◆ Data listing
☆ ☆ ☆

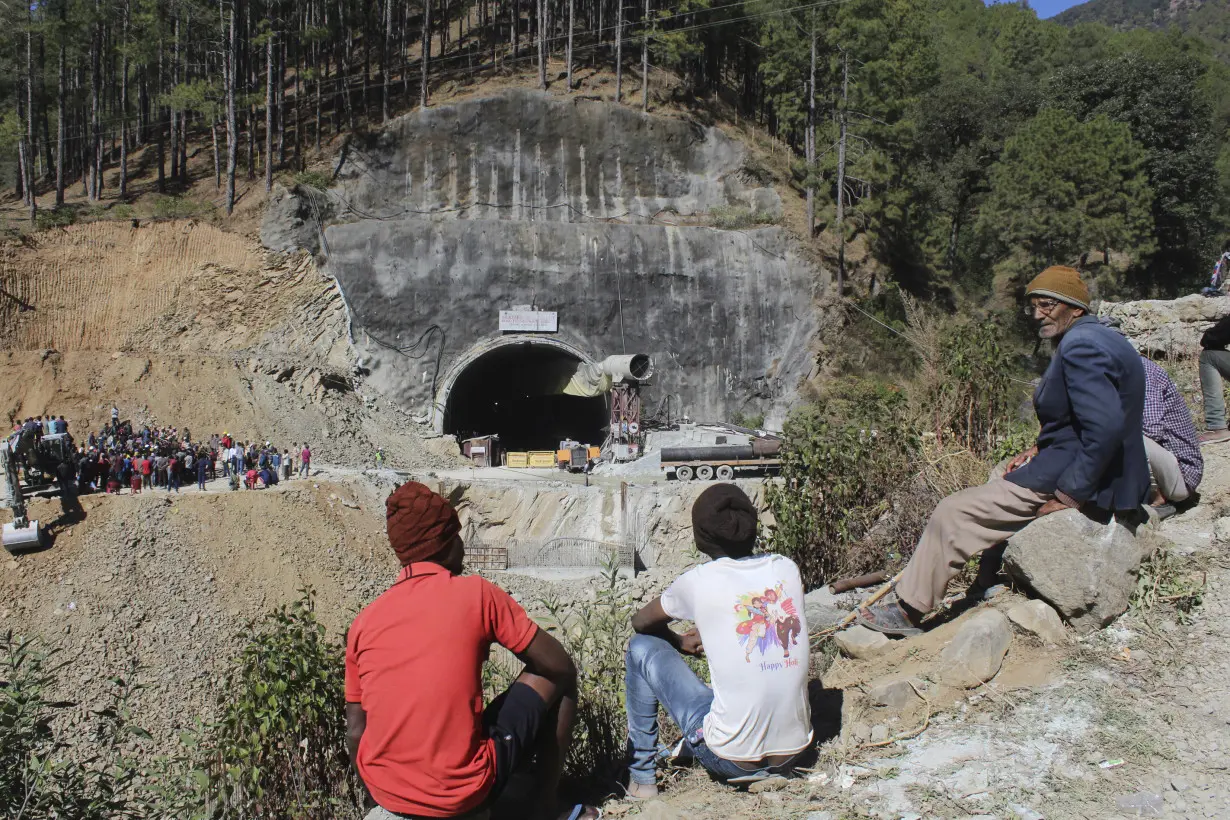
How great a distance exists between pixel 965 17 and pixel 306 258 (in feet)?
148

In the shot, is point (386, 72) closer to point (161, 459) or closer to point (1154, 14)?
point (161, 459)

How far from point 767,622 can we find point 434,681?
1443 millimetres

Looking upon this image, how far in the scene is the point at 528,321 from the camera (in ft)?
106

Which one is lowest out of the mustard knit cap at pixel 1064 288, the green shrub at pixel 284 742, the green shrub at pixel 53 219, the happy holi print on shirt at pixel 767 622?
the green shrub at pixel 284 742

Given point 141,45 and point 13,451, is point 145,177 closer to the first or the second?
point 141,45

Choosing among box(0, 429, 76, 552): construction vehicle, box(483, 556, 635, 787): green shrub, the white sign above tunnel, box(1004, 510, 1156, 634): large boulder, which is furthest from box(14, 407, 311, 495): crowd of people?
box(1004, 510, 1156, 634): large boulder

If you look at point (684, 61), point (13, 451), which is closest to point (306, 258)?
point (13, 451)

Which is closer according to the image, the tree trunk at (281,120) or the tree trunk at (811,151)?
the tree trunk at (811,151)

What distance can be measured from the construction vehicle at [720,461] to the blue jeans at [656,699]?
64.6 ft

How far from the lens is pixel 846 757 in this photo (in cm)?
406

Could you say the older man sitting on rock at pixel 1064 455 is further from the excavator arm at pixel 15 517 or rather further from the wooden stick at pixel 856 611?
the excavator arm at pixel 15 517

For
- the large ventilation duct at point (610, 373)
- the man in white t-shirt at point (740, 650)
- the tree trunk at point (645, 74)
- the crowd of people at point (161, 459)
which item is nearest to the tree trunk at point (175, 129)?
the crowd of people at point (161, 459)

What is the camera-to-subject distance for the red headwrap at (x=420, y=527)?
140 inches

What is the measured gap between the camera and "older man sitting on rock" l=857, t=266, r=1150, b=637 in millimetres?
4332
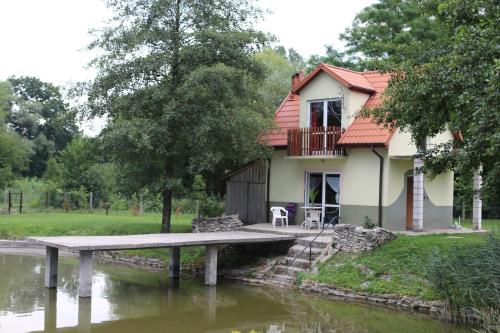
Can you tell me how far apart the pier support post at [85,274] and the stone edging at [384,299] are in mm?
5424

☆ ☆ ☆

◆ Direction
Reproduce the material above word for word, with every line in the original order. Omit the picture markers.

◆ Written response
How great a distance exists between pixel 965 17 and pixel 306 258 (in feet)?
148

In the shot, is point (386, 72) closer to point (161, 459) or closer to point (1154, 14)?
point (161, 459)

How far from point 767,622 can we find point 434,681?
1443 millimetres

Looking upon this image, how far in the scene is the point at 528,321 from the camera (in ft)?
106

Which one is lowest out of the mustard knit cap at pixel 1064 288, the green shrub at pixel 284 742, the green shrub at pixel 53 219, the happy holi print on shirt at pixel 767 622?
the green shrub at pixel 284 742

Given point 141,45 and point 13,451, is point 145,177 closer to the first or the second?
point 141,45

Choosing among box(0, 429, 76, 552): construction vehicle, box(483, 556, 635, 787): green shrub, the white sign above tunnel, box(1004, 510, 1156, 634): large boulder, which is furthest from box(14, 407, 311, 495): crowd of people?
box(1004, 510, 1156, 634): large boulder

If you look at point (684, 61), point (13, 451), which is closest to point (306, 258)?
point (13, 451)

Which is closer according to the image, the tree trunk at (281,120) or the tree trunk at (811,151)?
the tree trunk at (811,151)

What distance can be measured from the construction vehicle at [720,461] to the blue jeans at [656,699]?
64.6 ft

How far from the lens is pixel 846 757 in this photo (in cm)?
406

Could you say the older man sitting on rock at pixel 1064 455 is further from the excavator arm at pixel 15 517 or rather further from the wooden stick at pixel 856 611?
the excavator arm at pixel 15 517

For
- the large ventilation duct at point (610, 373)
- the man in white t-shirt at point (740, 650)
- the tree trunk at point (645, 74)
- the crowd of people at point (161, 459)
which item is nearest to the tree trunk at point (175, 129)?
the crowd of people at point (161, 459)

What is the camera-to-subject distance for the red headwrap at (x=420, y=527)?
140 inches

What is the measured gap between the camera and "older man sitting on rock" l=857, t=266, r=1150, b=637 in millimetres?
4332
Can you tell me how far apart the pier support post at [85,274] and the stone edging at [384,299] are in mm?
5424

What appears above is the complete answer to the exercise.